Department of Structural Biology, Weizmann Institute of Science, Rehovot 76100, Israel.
FEBS Lett. 2012 Nov 30;586(23):4119-25. doi: 10.1016/j.febslet.2012.10.003. Epub 2012 Oct 12.
Quiescin Sulfhydryl Oxidase (QSOX), a catalyst of disulfide bond formation, is found in both plants and animals. Mammalian, avian, and trypanosomal QSOX enzymes have been studied in detail, but plant QSOX has yet to be characterized. Differences between plant and animal QSOXs in domain composition and active-site sequences raise the question of whether these QSOXs function by the same mechanism. We demonstrate that Arabidopsis thaliana QSOX produced in bacteria is folded and functional as a sulfhydryl oxidase but does not exhibit the interdomain electron transfer observed for its animal counterpart.
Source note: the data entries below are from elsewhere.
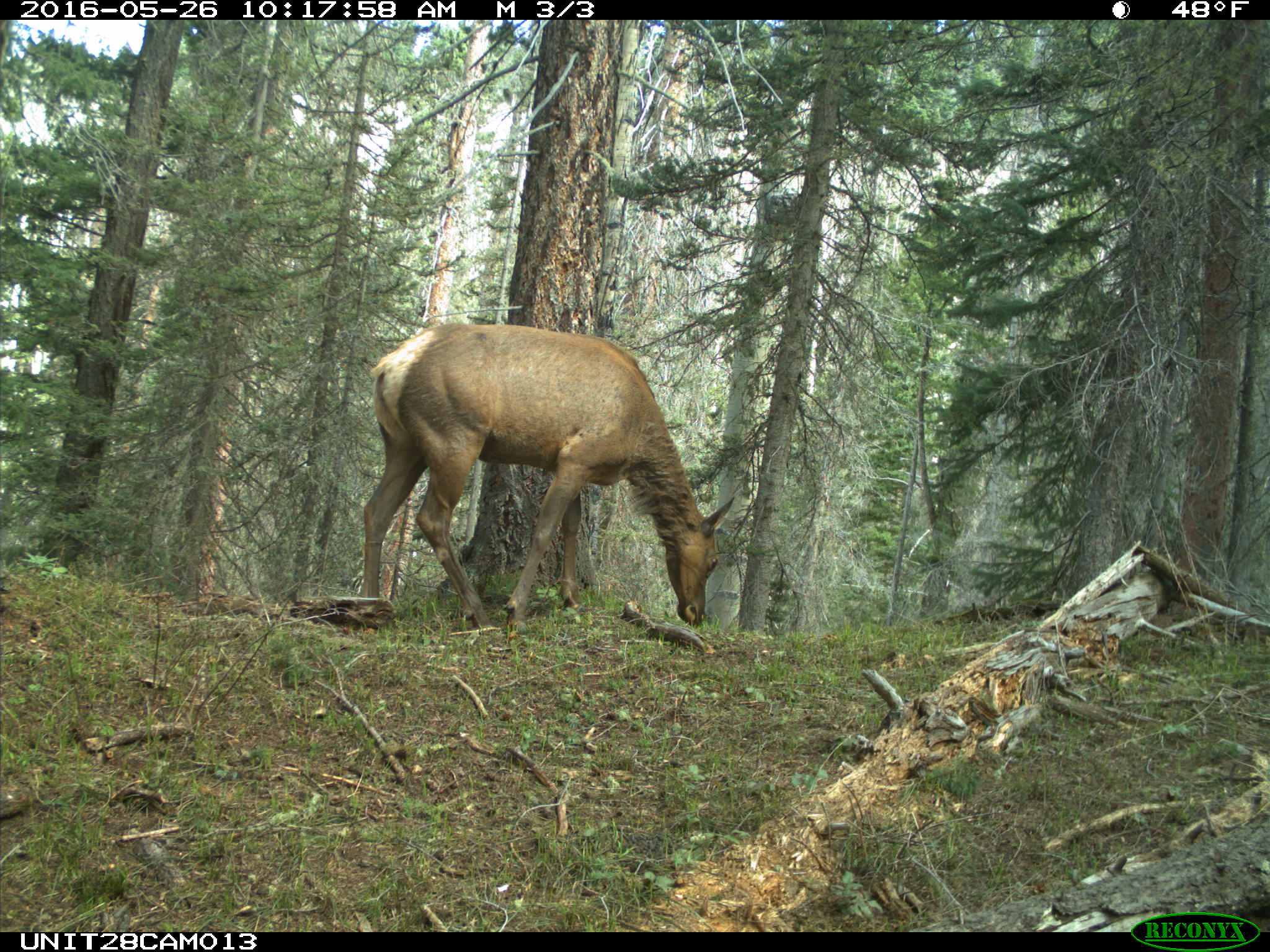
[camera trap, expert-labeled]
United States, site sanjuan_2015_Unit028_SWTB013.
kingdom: Animalia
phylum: Chordata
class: Mammalia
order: Artiodactyla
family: Cervidae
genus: Cervus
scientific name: Cervus elaphus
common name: red deer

Based on this finding, further exploration into the respective roles of the redox-active sites in plant QSOX and the reason for their concatenation is warranted.
QSOX(含巯基二硫键异构酶)是一种二硫键形成的催化剂,存在于植物和动物中。哺乳动物、鸟类和锥虫 QSOX 酶已被详细研究,但植物 QSOX 尚未被描述。植物和动物 QSOX 在结构域组成和活性位点序列上的差异提出了一个问题,即这些 QSOX 是否通过相同的机制发挥作用。我们证明在细菌中产生的拟南芥 QSOX 折叠并作为巯基氧化酶起作用,但没有表现出与其动物对应物观察到的结构域间电子转移。基于这一发现,有必要进一步探索植物 QSOX 中氧化还原活性位点的各自作用及其连接的原因。